Should I SORN my vehicles?
During this period of interruption, many of our clients’ vehicles may not be in use and, as such, we are likely to be able to negotiate reducing cover to a Laid-Up basis with insurers. However, there are several things you should consider when deciding whether or not to SORN (Statutory Off Road Notification) your vehicles and take them ‘off the road’ and therefore stop taxing and insuring them:
- It is a legal requirement to have a minimum of Third Party insurance cover on all registered vehicles and, as such, Laid-Up cover can only be considered for vehicles that have been SORN
- Where are the vehicles going to be kept whilst SORN? They cannot be left on the road or a driveway. Vehicles must be kept in an enclosed or locked compound or building
- Who is in control of the vehicles? If they are kept in the employer’s premises and the employer holds the keys, then it is safe to assume that the vehicle will not be used under any circumstances. However, where an employee retains the vehicle in their own garage, there is a risk of the vehicle being used in an emergency situation without the employee considering the insurance cover that applies. This could end up with the driver receiving a fine and an IN10 conviction, and the employer receiving a fine under the MID and being liable for any costs should an incident occur
- Once SORN, when the vehicle is required again, whilst it may appear a straightforward exercise to re-register a vehicle and reinstate Comprehensive Insurance Cover, there are rules that apply.
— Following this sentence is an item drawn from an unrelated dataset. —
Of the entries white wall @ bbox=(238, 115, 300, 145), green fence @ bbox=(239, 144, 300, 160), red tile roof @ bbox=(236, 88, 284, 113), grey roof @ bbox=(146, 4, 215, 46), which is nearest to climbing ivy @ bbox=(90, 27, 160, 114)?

It is therefore vital that you check the situation that will apply to you before taking the SORN option. For example, according to the strict letter of the law, commercial vehicles cannot be just re-taxed as they need to be inspected beforehand, and whilst inspection for vehicles that have been on the road continuously has been relaxed, if a vehicle is put on the road “new”, the inspection has not been relaxed so in theory they cannot legally just be put back on the road
For this reason, many operators have decided not to SORN their vehicles during this period of interruption as they want to be able to put them back on the road as soon as it is practical for their business to do so, and do not want to wait for what could be a lengthy process of having their vehicles inspected before being able to use them again.
Some operators believe that VOSA will not enforce the re-inspection of a returning vehicle and, whilst this may make sense given the circumstances, the rule has not been officially relaxed and therefore we should assume that they will enforce the rules. Naturally, some insurers are more generous in their reductions in premiums for Laid-Up cover than others, so it is always worth checking with them first.